# Tomato Eating Birds - *&$%#&#$(



## Brian P. (Feb 1, 2005)

I planted fall tomatoes, set them out on August 8th, and they look great. Big, healthy plants, full of tomatoes. None are even turning slightly pink yet, but the birds are going to town. Every day, 6, 8, 10 new tomatoes are eaten on. I know it's birds, you can see the beak marks. At this rate, I won't have enough ripe ones for a good salad. 

I have a bird bath near by, so it's not the birds going after them for the moisture content. 

I've tried tying gold/silver ribbons on the plants
I've tried an Owl decoy
I've tried rubber snakes in the plants

Way too big of an area to try to wrap in mesh netting, 2-foot elevated beds, 36 foot long by 12 foot wide and the plants are a good 4 foot tall.

Neighbor's won't appreciate pellet guns, air guns, etc.

And by the way, my duck/goose retrieving lab just lays under the covered deck and watches them !!

Any suggestions ?


----------



## CoastalOutfitters (Aug 20, 2004)

try red Christmas balls on the outer edges of the garden or old cd's that can wave in the wind.

It is likely mockingbirds or jays or cardinals that like the color


----------



## Charlie2 (Aug 21, 2004)

*Birds*

I have my whole garden enclosed with monofilament net webbing. C2


----------



## 3rdbarnottoodeep (May 1, 2009)

Get you a yard cat. Solved the very same problem described for me. Dang birds. Wouldn`t be so bad if they would just eat on the same one, and quit pecking em all.


----------



## notoj (Apr 25, 2006)

CoastalOutfitters said:


> try red Christmas balls on the outer edges of the garden or old cd's that can wave in the wind.

Data entries
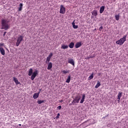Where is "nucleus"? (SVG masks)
I'll return each mask as SVG.
<instances>
[{
  "mask_svg": "<svg viewBox=\"0 0 128 128\" xmlns=\"http://www.w3.org/2000/svg\"><path fill=\"white\" fill-rule=\"evenodd\" d=\"M8 21L6 19H2L1 21L2 30H8L10 28V24H8Z\"/></svg>",
  "mask_w": 128,
  "mask_h": 128,
  "instance_id": "1",
  "label": "nucleus"
},
{
  "mask_svg": "<svg viewBox=\"0 0 128 128\" xmlns=\"http://www.w3.org/2000/svg\"><path fill=\"white\" fill-rule=\"evenodd\" d=\"M32 72H34V70L32 68H31L29 70L28 74V75L29 76H31L32 80H34L36 76H38V70H36L33 73H32Z\"/></svg>",
  "mask_w": 128,
  "mask_h": 128,
  "instance_id": "2",
  "label": "nucleus"
},
{
  "mask_svg": "<svg viewBox=\"0 0 128 128\" xmlns=\"http://www.w3.org/2000/svg\"><path fill=\"white\" fill-rule=\"evenodd\" d=\"M126 35H125L123 36V38L120 39V40H118L116 42V44H119V46H122L124 44V42L126 40Z\"/></svg>",
  "mask_w": 128,
  "mask_h": 128,
  "instance_id": "3",
  "label": "nucleus"
},
{
  "mask_svg": "<svg viewBox=\"0 0 128 128\" xmlns=\"http://www.w3.org/2000/svg\"><path fill=\"white\" fill-rule=\"evenodd\" d=\"M24 40V36L22 35H20L17 38V40L16 42V46H18L20 44V43L22 42V40Z\"/></svg>",
  "mask_w": 128,
  "mask_h": 128,
  "instance_id": "4",
  "label": "nucleus"
},
{
  "mask_svg": "<svg viewBox=\"0 0 128 128\" xmlns=\"http://www.w3.org/2000/svg\"><path fill=\"white\" fill-rule=\"evenodd\" d=\"M80 100V96H76L72 102V104H78Z\"/></svg>",
  "mask_w": 128,
  "mask_h": 128,
  "instance_id": "5",
  "label": "nucleus"
},
{
  "mask_svg": "<svg viewBox=\"0 0 128 128\" xmlns=\"http://www.w3.org/2000/svg\"><path fill=\"white\" fill-rule=\"evenodd\" d=\"M60 14H66V7L64 5H60Z\"/></svg>",
  "mask_w": 128,
  "mask_h": 128,
  "instance_id": "6",
  "label": "nucleus"
},
{
  "mask_svg": "<svg viewBox=\"0 0 128 128\" xmlns=\"http://www.w3.org/2000/svg\"><path fill=\"white\" fill-rule=\"evenodd\" d=\"M54 54H52V52H51L50 54L48 55V56L47 57L46 59V64L50 62V58H52V56Z\"/></svg>",
  "mask_w": 128,
  "mask_h": 128,
  "instance_id": "7",
  "label": "nucleus"
},
{
  "mask_svg": "<svg viewBox=\"0 0 128 128\" xmlns=\"http://www.w3.org/2000/svg\"><path fill=\"white\" fill-rule=\"evenodd\" d=\"M52 62H48V66L47 68V69L50 70H52Z\"/></svg>",
  "mask_w": 128,
  "mask_h": 128,
  "instance_id": "8",
  "label": "nucleus"
},
{
  "mask_svg": "<svg viewBox=\"0 0 128 128\" xmlns=\"http://www.w3.org/2000/svg\"><path fill=\"white\" fill-rule=\"evenodd\" d=\"M80 46H82V42H78L75 44L76 48H80Z\"/></svg>",
  "mask_w": 128,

▸ **Stated exercise**
In the thread about birds eating tomatoes, why does the first poster rule out thirst as the reason the birds peck the tomatoes? The records aren't needed for this.

▸ **Exercise output**
The poster has a bird bath nearby, so the birds already have water and aren't going after the tomatoes for their moisture.